> **Extrait du texte**:
□ □ □ □
Camille Cottin nous a donné son accord très tôt pour incarner Toni […] Elle a montré un vrai enthousiasme pour le scénario et ça nous a renforcés dans notre conviction qu’il fallait faire ce film et le tourner rapidement.
Nathan Ambrosioni
Réalisateur


Nicolas Dumont, quelle a été la spécificité de votre travail de producteur sur cette première expérience commune ?

ND : Ce qui frappe chez Nathan, c’est que dès la première version du scénario, il existe une continuité dans les dialogues. Il n’y a pas de traitement ou de séquencier. Nous sommes tout de suite proche de la version quasi définitive du tournage. C’est aussi pour ça que tout va très vite. Après cette V1, il s’est passé un mois, nous avons peaufiné le script au fil de quatre ou cinq versions et nous sommes partis en financement. Nous avions l’impression que tout avançait naturellement.

NA : C’est aussi grâce à Camille Cottin qui nous a donné son accord très tôt pour incarner Toni. Son engagement a été décisif. Après Dix pour cent, c’était son premier rôle en tête d’affiche pour le cinéma. Elle a montré un vrai enthousiasme pour le scénario et ça nous a renforcés dans notre conviction qu’il fallait faire ce film et le tourner rapidement.

 

Le succès de Toni en famille vous a-t-il mis une certaine pression pour le projet suivant ?

NA : Non, car je tenais à ce que l’accueil que recevrait Toni en famille n’influence en rien la suite. J’ai donc anticipé en commençant à coucher quelques projets sur le papier que j’ai fait lire à Nicolas avant la sortie du film. Et c’est celui des Enfants vont bien qui nous a réunis. Celui où nous nous sommes dit : « OK, ce sera le prochain. » Ça n’avait rien d’automatique, même après une expérience sans nuage comme celle de Toni en famille. Mais quand je lui ai envoyé la V1, j’ai retrouvé le même engagement, la même disponibilité que sur Toni.

ND : Avant même de m’envoyer le scénario, tu avais commencé à me parler du concept. Je n’avais jamais entendu parler de ce phénomène des disparitions volontaires qui concerne 15 000 personnes chaque année en France ! Et j’ai tout de suite accroché.

NA : C’est précisément parce que j’ai senti ton intérêt que je me suis mis à écrire très vite cette première version, nourrie de mes notes prises sur ce sujet que j’avais en tête depuis un moment.

J’ai d’emblée senti chez Nathan une vraie humanité, quelque chose qui donnait envie de l’accompagner.
□ □ □ □
> **Données enregistrées**:
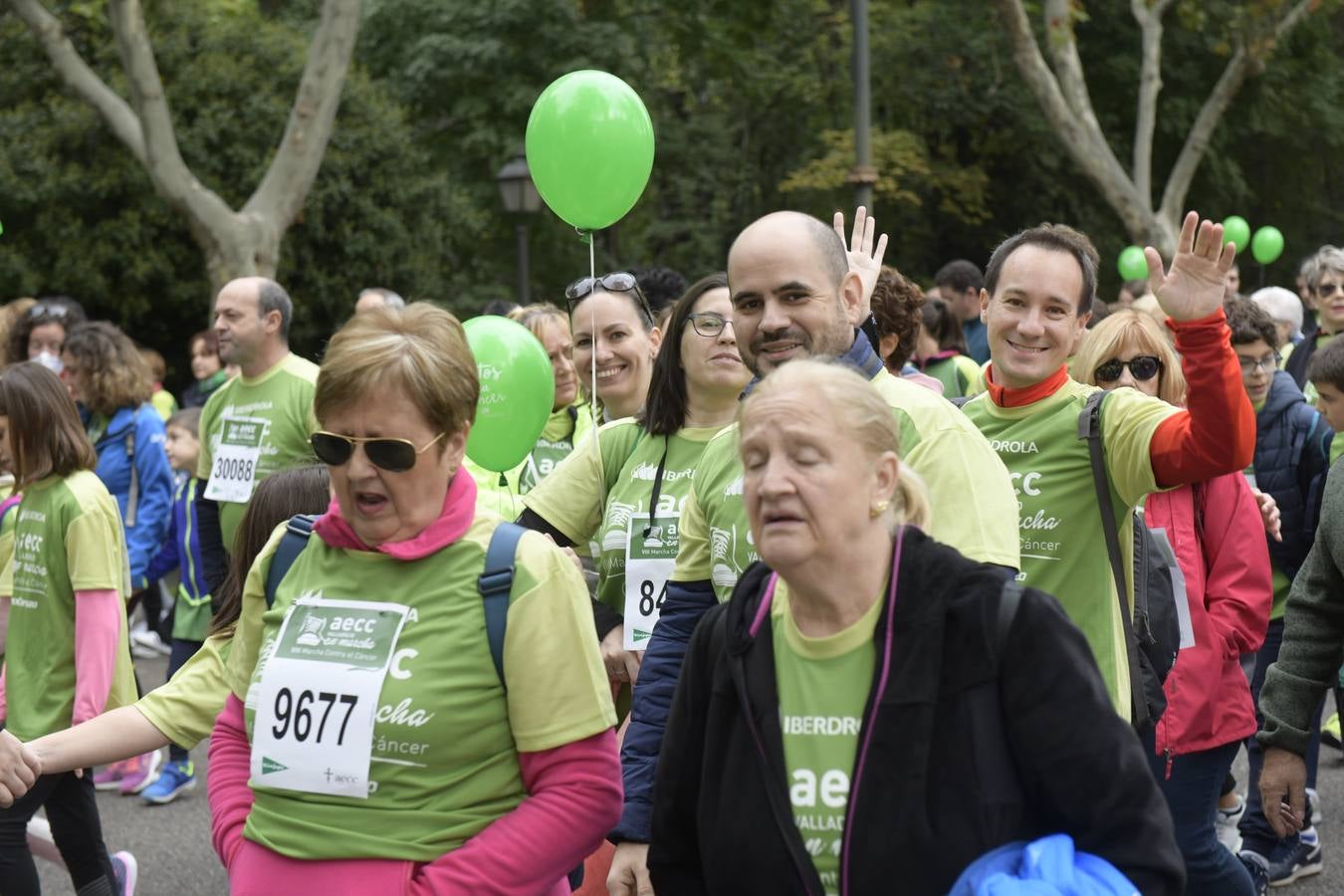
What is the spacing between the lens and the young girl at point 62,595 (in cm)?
518

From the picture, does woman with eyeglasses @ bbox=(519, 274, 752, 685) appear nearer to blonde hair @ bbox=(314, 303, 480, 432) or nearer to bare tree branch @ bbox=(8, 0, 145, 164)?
blonde hair @ bbox=(314, 303, 480, 432)

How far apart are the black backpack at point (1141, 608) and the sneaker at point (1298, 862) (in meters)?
2.61

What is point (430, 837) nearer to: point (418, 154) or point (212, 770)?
point (212, 770)

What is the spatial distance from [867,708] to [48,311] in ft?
32.0

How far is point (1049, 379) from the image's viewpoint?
409 cm

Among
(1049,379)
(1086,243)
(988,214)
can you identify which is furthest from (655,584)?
(988,214)

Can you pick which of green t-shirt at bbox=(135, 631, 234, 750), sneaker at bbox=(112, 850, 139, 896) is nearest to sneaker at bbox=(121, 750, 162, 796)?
sneaker at bbox=(112, 850, 139, 896)

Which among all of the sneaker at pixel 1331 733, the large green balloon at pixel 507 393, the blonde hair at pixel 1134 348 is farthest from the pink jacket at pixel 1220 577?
the sneaker at pixel 1331 733

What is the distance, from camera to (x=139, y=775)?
331 inches

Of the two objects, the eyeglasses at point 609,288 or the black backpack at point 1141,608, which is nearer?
the black backpack at point 1141,608

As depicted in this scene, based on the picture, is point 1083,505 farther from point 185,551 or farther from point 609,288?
point 185,551

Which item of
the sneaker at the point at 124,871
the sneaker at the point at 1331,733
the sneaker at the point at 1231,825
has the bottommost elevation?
the sneaker at the point at 1331,733

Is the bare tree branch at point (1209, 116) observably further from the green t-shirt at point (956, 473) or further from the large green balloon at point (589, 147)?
the green t-shirt at point (956, 473)

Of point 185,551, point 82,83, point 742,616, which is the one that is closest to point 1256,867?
point 742,616
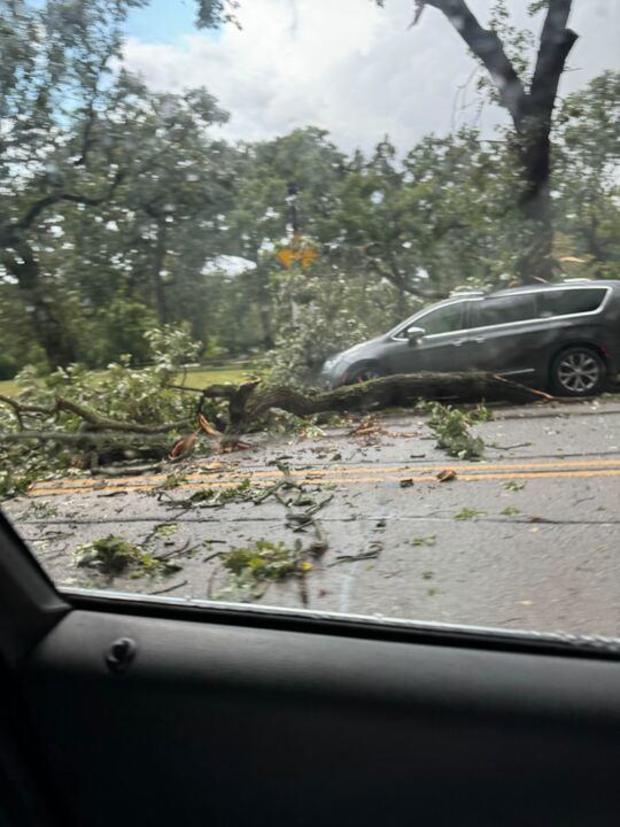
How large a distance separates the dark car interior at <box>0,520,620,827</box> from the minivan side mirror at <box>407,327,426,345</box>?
5.73 feet

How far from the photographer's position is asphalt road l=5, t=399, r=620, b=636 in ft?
8.23

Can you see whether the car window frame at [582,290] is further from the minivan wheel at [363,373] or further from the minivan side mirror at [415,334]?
the minivan wheel at [363,373]

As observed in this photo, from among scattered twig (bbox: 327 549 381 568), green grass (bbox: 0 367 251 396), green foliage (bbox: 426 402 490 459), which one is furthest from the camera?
green foliage (bbox: 426 402 490 459)

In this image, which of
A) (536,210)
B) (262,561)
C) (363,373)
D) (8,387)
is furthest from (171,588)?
(536,210)

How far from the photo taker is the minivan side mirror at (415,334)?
3750mm

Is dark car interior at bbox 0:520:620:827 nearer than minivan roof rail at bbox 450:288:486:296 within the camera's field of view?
Yes

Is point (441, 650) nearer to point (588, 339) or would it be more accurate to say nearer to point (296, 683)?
point (296, 683)

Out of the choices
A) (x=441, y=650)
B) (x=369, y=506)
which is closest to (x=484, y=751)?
(x=441, y=650)

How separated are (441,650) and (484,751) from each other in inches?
10.7

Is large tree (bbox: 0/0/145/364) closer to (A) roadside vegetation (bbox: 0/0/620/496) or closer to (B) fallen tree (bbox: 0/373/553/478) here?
(A) roadside vegetation (bbox: 0/0/620/496)

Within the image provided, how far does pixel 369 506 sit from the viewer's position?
10.5ft

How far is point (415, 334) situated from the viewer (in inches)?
150

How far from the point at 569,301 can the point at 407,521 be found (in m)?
1.35

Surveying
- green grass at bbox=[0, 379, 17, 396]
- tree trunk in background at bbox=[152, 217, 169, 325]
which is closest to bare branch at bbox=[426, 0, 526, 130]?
tree trunk in background at bbox=[152, 217, 169, 325]
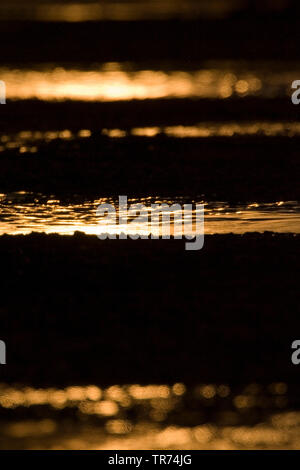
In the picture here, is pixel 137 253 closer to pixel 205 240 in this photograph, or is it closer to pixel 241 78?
pixel 205 240

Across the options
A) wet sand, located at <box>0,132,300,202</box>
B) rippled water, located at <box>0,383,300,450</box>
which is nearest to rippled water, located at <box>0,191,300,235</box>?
wet sand, located at <box>0,132,300,202</box>

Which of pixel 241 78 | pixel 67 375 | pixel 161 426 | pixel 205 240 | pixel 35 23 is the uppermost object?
pixel 35 23

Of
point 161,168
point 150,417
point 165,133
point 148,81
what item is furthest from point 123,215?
point 148,81

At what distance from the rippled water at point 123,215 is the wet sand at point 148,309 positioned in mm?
190

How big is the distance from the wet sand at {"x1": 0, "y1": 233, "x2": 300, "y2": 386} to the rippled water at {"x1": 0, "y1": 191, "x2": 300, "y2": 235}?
0.62ft

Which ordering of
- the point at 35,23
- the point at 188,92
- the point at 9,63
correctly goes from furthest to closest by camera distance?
the point at 35,23 → the point at 9,63 → the point at 188,92

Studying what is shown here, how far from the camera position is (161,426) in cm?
539

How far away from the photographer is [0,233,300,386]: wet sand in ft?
19.3

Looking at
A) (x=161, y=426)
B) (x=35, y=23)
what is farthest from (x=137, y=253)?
(x=35, y=23)

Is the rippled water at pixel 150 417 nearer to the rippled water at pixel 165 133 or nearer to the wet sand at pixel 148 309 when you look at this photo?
the wet sand at pixel 148 309

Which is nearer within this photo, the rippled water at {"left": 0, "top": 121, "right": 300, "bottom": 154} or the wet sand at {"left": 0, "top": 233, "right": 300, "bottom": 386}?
the wet sand at {"left": 0, "top": 233, "right": 300, "bottom": 386}

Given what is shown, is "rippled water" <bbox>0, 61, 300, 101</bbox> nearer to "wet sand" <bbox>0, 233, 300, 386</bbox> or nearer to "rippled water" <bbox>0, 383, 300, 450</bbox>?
"wet sand" <bbox>0, 233, 300, 386</bbox>

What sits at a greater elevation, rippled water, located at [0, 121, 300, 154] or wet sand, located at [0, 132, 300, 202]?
rippled water, located at [0, 121, 300, 154]

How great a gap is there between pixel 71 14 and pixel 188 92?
2786 mm
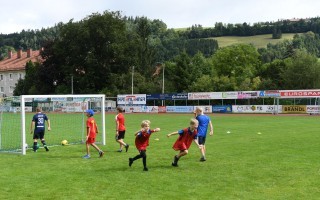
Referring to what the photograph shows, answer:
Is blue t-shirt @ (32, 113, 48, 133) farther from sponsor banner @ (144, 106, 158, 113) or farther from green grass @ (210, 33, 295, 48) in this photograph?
green grass @ (210, 33, 295, 48)

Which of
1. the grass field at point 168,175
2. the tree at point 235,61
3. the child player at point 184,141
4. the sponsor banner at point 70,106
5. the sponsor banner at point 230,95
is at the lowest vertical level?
the grass field at point 168,175

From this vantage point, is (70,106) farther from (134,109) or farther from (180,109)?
(134,109)

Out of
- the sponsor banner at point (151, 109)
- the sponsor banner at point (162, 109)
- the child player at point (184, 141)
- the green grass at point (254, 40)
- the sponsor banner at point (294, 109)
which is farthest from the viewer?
the green grass at point (254, 40)

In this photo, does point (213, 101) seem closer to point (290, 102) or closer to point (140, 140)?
point (290, 102)

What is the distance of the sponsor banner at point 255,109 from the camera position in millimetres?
54219

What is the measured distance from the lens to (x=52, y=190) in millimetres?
9898

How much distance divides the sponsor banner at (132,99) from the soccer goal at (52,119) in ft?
91.4

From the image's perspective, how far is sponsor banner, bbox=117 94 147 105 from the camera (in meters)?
66.7

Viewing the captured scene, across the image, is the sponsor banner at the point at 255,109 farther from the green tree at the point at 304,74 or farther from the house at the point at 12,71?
the house at the point at 12,71

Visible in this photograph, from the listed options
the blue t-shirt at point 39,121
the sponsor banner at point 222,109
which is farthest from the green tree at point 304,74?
the blue t-shirt at point 39,121

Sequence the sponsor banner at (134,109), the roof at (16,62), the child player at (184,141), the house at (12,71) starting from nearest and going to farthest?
the child player at (184,141)
the sponsor banner at (134,109)
the house at (12,71)
the roof at (16,62)

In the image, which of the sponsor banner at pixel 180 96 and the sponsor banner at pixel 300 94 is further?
the sponsor banner at pixel 180 96

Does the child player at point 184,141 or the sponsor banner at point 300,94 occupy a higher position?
the sponsor banner at point 300,94

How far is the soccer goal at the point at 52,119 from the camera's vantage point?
18.3 m
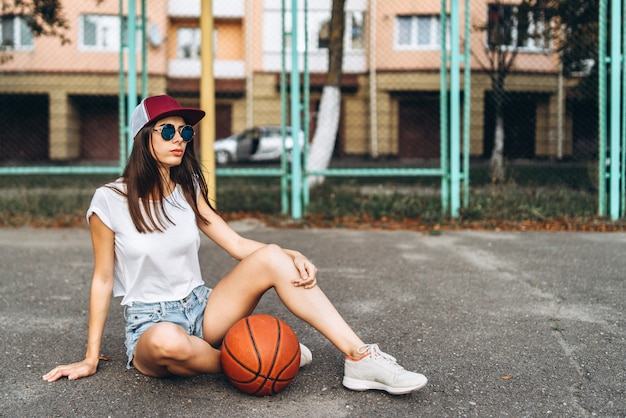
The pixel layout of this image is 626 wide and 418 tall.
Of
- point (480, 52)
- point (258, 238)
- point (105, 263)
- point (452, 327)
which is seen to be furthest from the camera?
point (480, 52)

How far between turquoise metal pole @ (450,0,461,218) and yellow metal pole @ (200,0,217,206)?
2.89 metres

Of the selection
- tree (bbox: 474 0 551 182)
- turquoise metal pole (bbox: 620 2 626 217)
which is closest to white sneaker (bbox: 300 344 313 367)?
turquoise metal pole (bbox: 620 2 626 217)

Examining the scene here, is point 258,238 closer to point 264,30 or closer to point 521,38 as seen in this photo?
point 521,38

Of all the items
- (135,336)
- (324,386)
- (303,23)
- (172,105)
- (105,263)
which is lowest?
(324,386)

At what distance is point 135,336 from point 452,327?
6.62 ft

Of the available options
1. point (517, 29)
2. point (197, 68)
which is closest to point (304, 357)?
point (517, 29)

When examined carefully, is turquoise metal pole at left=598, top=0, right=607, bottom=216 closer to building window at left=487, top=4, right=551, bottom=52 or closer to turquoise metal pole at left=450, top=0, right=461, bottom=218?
turquoise metal pole at left=450, top=0, right=461, bottom=218

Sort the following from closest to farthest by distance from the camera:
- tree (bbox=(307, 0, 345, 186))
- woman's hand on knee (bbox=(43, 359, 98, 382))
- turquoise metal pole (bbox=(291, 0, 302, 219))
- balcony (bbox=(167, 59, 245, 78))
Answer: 1. woman's hand on knee (bbox=(43, 359, 98, 382))
2. turquoise metal pole (bbox=(291, 0, 302, 219))
3. tree (bbox=(307, 0, 345, 186))
4. balcony (bbox=(167, 59, 245, 78))

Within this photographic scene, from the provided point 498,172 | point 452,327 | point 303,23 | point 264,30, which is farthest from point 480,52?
point 452,327

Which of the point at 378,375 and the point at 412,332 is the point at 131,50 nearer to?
the point at 412,332

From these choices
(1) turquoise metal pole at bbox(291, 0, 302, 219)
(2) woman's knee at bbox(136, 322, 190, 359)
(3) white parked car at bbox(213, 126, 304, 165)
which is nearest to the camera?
(2) woman's knee at bbox(136, 322, 190, 359)

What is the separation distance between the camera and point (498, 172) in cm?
962

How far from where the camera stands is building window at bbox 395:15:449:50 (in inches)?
658

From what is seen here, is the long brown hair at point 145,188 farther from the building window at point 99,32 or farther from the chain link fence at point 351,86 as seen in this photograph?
the building window at point 99,32
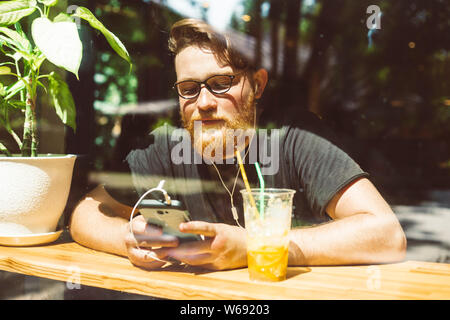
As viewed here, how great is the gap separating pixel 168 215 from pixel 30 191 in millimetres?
521

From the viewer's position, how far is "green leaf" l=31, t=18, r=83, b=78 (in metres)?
1.13

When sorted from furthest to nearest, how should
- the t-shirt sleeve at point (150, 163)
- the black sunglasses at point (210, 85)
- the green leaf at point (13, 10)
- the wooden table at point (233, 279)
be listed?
the t-shirt sleeve at point (150, 163) < the black sunglasses at point (210, 85) < the green leaf at point (13, 10) < the wooden table at point (233, 279)

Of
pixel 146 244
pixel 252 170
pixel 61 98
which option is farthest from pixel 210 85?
pixel 146 244

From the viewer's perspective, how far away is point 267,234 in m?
0.98

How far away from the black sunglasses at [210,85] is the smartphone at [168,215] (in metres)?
0.55

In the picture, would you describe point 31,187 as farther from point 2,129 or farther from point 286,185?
point 286,185

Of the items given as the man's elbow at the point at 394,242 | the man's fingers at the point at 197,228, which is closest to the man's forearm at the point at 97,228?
the man's fingers at the point at 197,228

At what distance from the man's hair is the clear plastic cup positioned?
71 cm

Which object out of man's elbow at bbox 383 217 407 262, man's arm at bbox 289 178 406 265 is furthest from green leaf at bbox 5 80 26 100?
man's elbow at bbox 383 217 407 262

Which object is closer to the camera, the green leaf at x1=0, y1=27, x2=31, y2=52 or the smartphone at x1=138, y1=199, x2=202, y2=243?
the smartphone at x1=138, y1=199, x2=202, y2=243

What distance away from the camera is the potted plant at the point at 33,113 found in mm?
1152

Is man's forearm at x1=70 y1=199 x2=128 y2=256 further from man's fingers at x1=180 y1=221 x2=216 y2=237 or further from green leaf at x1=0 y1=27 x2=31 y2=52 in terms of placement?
green leaf at x1=0 y1=27 x2=31 y2=52

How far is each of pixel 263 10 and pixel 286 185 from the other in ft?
6.81

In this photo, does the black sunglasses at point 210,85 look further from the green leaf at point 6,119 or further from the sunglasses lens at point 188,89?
the green leaf at point 6,119
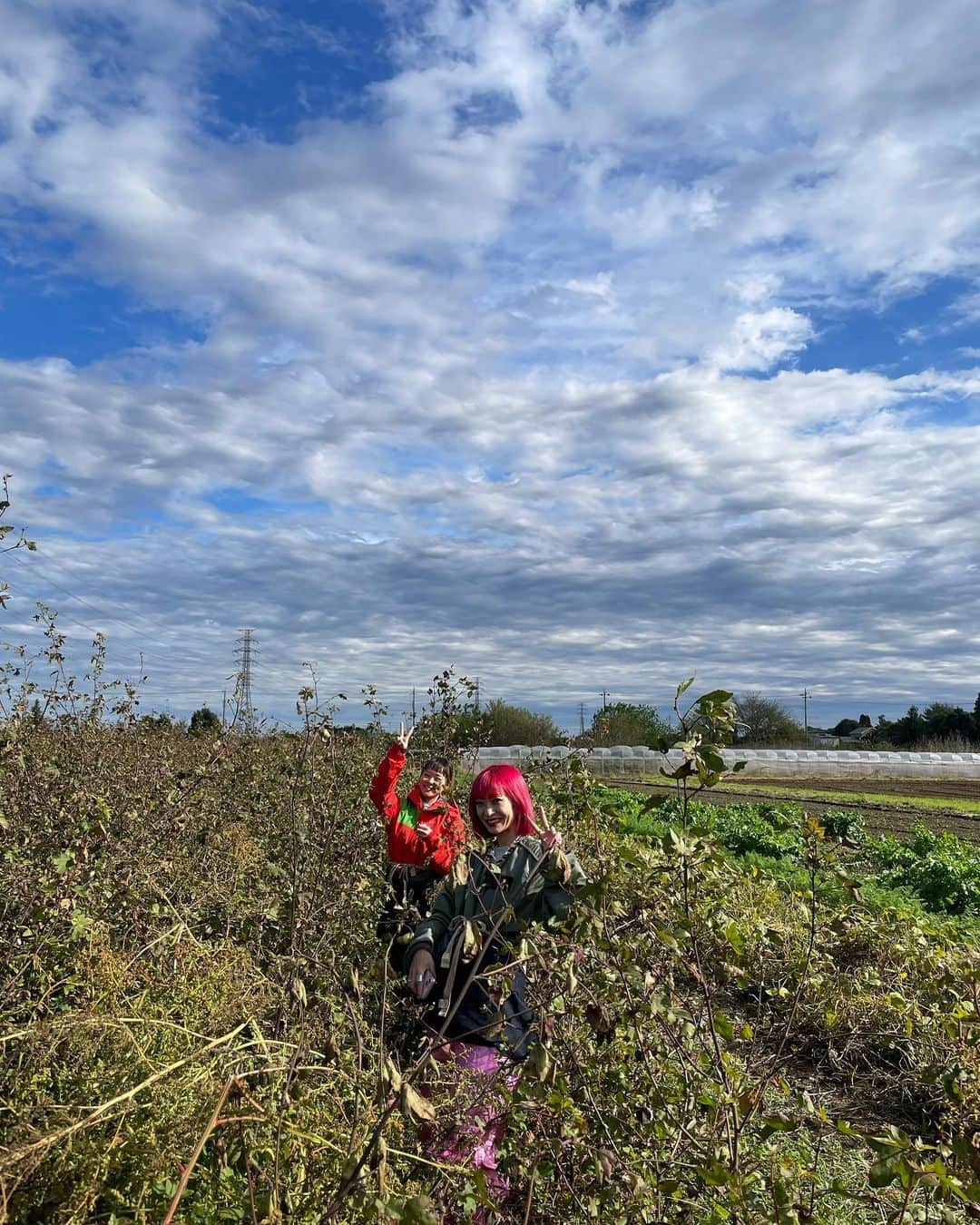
□ □ □ □
> **Consigne**: Selon l'extrait du texte, combien de personnes sont concernées chaque année en France par le phénomène des disparitions volontaires ? Les items n'interviennent en rien ici.

> **Réponse**: 15 000 personnes chaque année.